+++ Dataset entries +++
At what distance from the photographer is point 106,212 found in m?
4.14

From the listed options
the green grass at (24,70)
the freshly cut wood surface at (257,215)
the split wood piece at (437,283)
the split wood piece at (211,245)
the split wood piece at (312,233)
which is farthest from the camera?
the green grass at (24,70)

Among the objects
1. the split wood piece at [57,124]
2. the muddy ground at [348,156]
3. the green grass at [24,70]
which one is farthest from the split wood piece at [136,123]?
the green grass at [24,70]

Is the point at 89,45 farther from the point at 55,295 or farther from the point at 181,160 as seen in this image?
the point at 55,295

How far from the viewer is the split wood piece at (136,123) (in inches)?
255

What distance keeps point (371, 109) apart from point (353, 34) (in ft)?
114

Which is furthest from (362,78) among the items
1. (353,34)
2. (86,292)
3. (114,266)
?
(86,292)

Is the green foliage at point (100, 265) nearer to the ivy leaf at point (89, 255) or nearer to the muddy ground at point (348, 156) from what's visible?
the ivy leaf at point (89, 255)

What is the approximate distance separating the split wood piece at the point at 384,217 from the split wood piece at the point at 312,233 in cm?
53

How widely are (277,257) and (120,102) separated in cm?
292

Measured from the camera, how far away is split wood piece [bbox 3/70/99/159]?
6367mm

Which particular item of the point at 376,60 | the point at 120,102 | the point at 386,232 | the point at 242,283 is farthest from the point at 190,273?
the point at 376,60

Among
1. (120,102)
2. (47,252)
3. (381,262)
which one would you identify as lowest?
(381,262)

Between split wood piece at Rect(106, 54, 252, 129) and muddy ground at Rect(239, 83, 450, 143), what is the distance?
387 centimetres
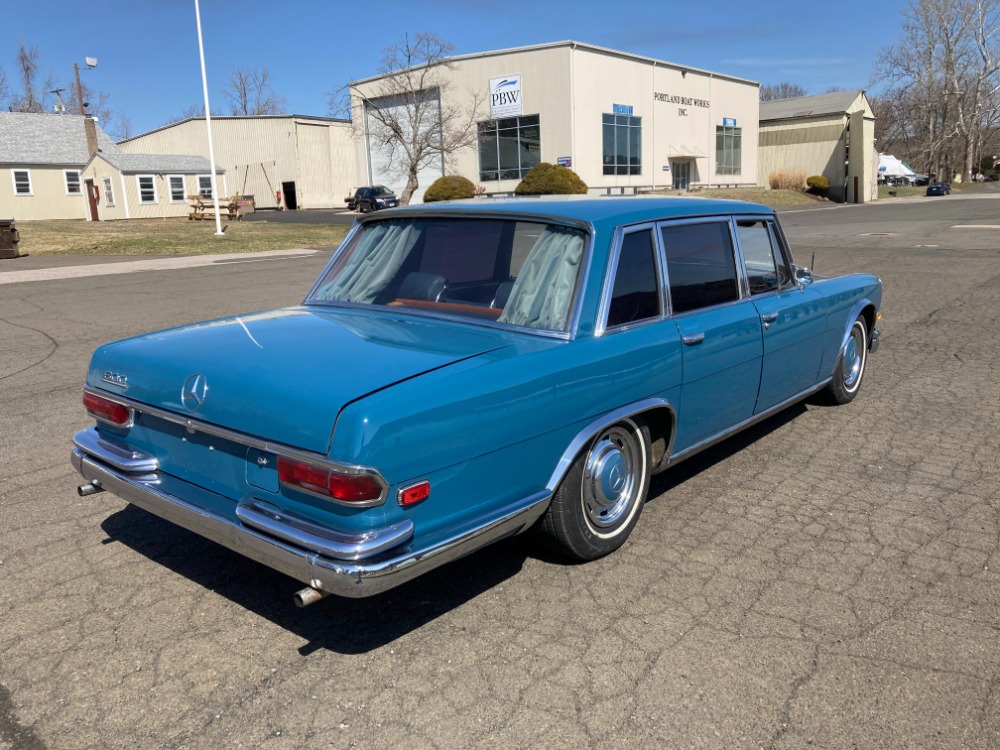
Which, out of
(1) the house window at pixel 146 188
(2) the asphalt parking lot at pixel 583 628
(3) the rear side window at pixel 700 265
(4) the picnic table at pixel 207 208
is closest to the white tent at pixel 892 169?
(4) the picnic table at pixel 207 208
+++
(What you have to do)
Give back the whole listing above, unchanged, line for line. Leave out the pictures.

(Written reply)
At what distance from the photographer is point 106,212 found in m?
4.14

From the listed options
the green grass at (24,70)
the freshly cut wood surface at (257,215)
the split wood piece at (437,283)
the split wood piece at (211,245)
the split wood piece at (312,233)
which is farthest from the camera?
the green grass at (24,70)

Among the objects
1. the split wood piece at [57,124]
2. the muddy ground at [348,156]
3. the green grass at [24,70]
which one is farthest from the split wood piece at [136,123]?
the green grass at [24,70]

Is the point at 89,45 farther from the point at 55,295 or farther from the point at 181,160 as seen in this image?
the point at 55,295

How far from the viewer is the split wood piece at (136,123) (in inches)?
255

What distance keeps point (371, 109) apart from point (353, 34) (in ft)?
114

Which is furthest from (362,78) among the items
1. (353,34)
2. (86,292)
3. (114,266)
?
(86,292)

Is the green foliage at point (100, 265) nearer to the ivy leaf at point (89, 255) or nearer to the muddy ground at point (348, 156) from what's visible?
the ivy leaf at point (89, 255)

What is the approximate distance separating the split wood piece at the point at 384,217 from the split wood piece at the point at 312,233 in cm?
53

How widely are (277,257) and (120,102) separated in cm?
292

Measured from the camera, how far away is split wood piece [bbox 3/70/99/159]?
6367mm

Which particular item of the point at 376,60 | the point at 120,102 | the point at 386,232 | the point at 242,283 is farthest from the point at 190,273?
the point at 376,60

Among
1. (120,102)
2. (47,252)
3. (381,262)
which one would you identify as lowest?
(381,262)

Between split wood piece at Rect(106, 54, 252, 129) and muddy ground at Rect(239, 83, 450, 143), what is the distance?
387 centimetres
Which, out of
(1) the house window at pixel 146 188
(2) the asphalt parking lot at pixel 583 628
(3) the rear side window at pixel 700 265
(4) the picnic table at pixel 207 208
is closest to the white tent at pixel 892 169?
(4) the picnic table at pixel 207 208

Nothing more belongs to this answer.